▶ [Page excerpt]:
=== Section Start ===
Sonya Clark


Sonya Clark is an American artist of Afro-Caribbean heritage. Clark is a fiber artist known for using a variety of materials including human hair and combs to address race, culture, class, and history. Her beaded headdress assemblages and braided wig series of the late 1990s, which received critical acclaim, evoked African traditions of personal adornment and moved these common forms into the realm of personal and political expression. Although African art and her Caribbean background are important influences, Clark also builds on practices of assemblage and accumulation used by artists such as Betye Saar and David Hammons.

Biography

Clark's father who was a psychiatrist from Trinidad of Yoruba descent while her mother was a nurse from Jamaica. Clark was influenced by the craftspeople in her family, including a grandmother who worked as a tailor, and a grandfather who was a furniture maker.
Clark's personal connection to the comb began like that of nearly every young girl, squirming on a chair while an adult armed with a comb and good intentions attempted to bring order to the disorder on her head.

Education

Clark holds an MFA from Cranbrook Academy of Art and in 2011 was honored with their first Distinguished Mid-Career Alumni Award. She has a BFA from the Art Institute of Chicago where she studied under the artist Nick Cave and a BA in psychology from Amherst College in 1989, where she also received an honorary doctorate in 2015. She graduated from the Sidwell Friends School in 1985.
=== Section End ===
▶ [Data section]:
=== Section Start ===
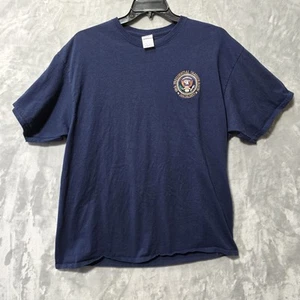 58. Amtseinführung des Präsidenten 20. Januar 2017 T-Shirt 2XL dunkelblau Trump - Bild 1 von 7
=== Section End ===
▶ [What you need to do]:
**A)** From the Sonya Clark article, reproduce word for word the part that opens with the words containing "Clark's personal connection" and closes with "on her head.".
**B)** Answer these from the Sonya Clark article:
(i) Which two materials does the opening paragraph name among those Clark uses?
(ii) What was the occupation of Clark's grandfather?
(iii) From which school did Clark graduate in 1985?
**C)** Extend the Sonya Clark article past its final sentence.

▶ [Answers for the exercise]:
**A)**
Clark's personal connection to the comb began like that of nearly every young girl, squirming on a chair while an adult armed with a comb and good intentions attempted to bring order to the disorder on her head.

**B)**
(i) Human hair and combs.
(ii) He was a furniture maker.
(iii) The Sidwell Friends School.

**C)**
Professional academic career

Clark is a professor of Art in the department of Art and the History of Art at Amherst College. Between 2006 and 2017, she was chair of the Craft/Material Studies Department and was honored as a Distinguished Research Fellow. In 2016, she was awarded a university-wide Distinguished Scholars Award at the highly acclaimed School of the Arts at Virginia Commonwealth University in Richmond, VA. The department is ranked by U.S. News and World Report as one of the top in the nation. Prior to her appointment at VCU, she was Baldwin-Bascom Professor of Creative Arts at the University of Wisconsin-Madison, where she received tenure with distinction and an H.I. Romnes award. Previously, she was Baldwin-Bascom Professor of Creative Arts at the University of Wisconsin-Madison.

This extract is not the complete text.